As I drove across the county yesterday, I was struck by the amazing combination of cool overcast morning light, the opening salvos of brilliant fall color, and their combined effects through my polarized sunglasses. It felt like I was driving through an impressionist watercolor painting. That visual imprint set the tone for the day and for the images in this post.

I was on my way to find the Rocky River, a small flash stream located some fifteen miles west of here. Recently, I happened upon a small brochure distributed by the Rocky River Heritage Foundation that described the waterway as "37 miles of beautiful pools and riffles resembling a mountain stream" and it seemed worth a short trip to check it out.


Knowing nothing about the river, I chose to visit a section called Dragonfly Riffles, both because it was easily accessed from a state road and because the name spoke to me. Dragonfly Riffles is so named because the Rocky supposedly has the world’s largest population of the septimus clubtail dragonfly and, despite the lateness of the season, I did happen to see one. Sad to say, while it might be rare, compared to the graceful ultralight damselfly, it's a chunky flying brick.


As the Rocky is a flash river and all of the waterways in the area are very low right now for lack of rain, I expected and found the stretch to be more trickle than riffle. Low flow left lots of shallows and lots of bold green algae growth, not particularly conducive to good fishing, but lovely to look at. Unsure of what I would find, I had brought my 6wt bass rod and, for it's first trip out, my new 2wt.

The 2wt got the work, catching a half-dozen small sunfish, found only in moving water around the occasional tiny plunge pools. There were some larger, deeper sections, but I saw no fish in them, perhaps for lack of oxygen due to no flow and active algae. Overall, I saw no fish larger than 4 or 5 inches and none with bass profiles. Considering the characteristics of the river, I am not surprised.


Despite the absence of any larger fish, I had a delightful morning rock hopping, occasionally wet wading, getting used to the delicate 2wt for upcoming blueline trout opportunities, and generally enjoying the exploration of a pretty little stream on a beautiful fall morning. I'll probably find my way back someday, perhaps when I know the water is up or maybe to check out another stretch of the river.

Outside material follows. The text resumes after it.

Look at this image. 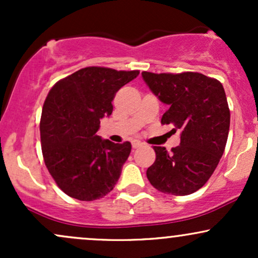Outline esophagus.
Instances as JSON below:
<instances>
[{"instance_id":"esophagus-1","label":"esophagus","mask_w":258,"mask_h":258,"mask_svg":"<svg viewBox=\"0 0 258 258\" xmlns=\"http://www.w3.org/2000/svg\"><path fill=\"white\" fill-rule=\"evenodd\" d=\"M142 146H143V143H142L141 141H137V139H136V141H132V148H133V149H137V148L142 147Z\"/></svg>"}]
</instances>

Or maybe I'll come back just to see more of them flying bricks.


Note: Be sure to click on each of the images to fully appreciate the watercolor effect.

1 comment:

Alan Folger said...

Wow, Mike...
Thoses pictures are too cool. How did you acheive that effect? When I am attempting a landscape and studying an actual scene or reference photograph, I try to "see" exactly the way those photos look! (Which is probably why I am half blind now!) Great work, buddy.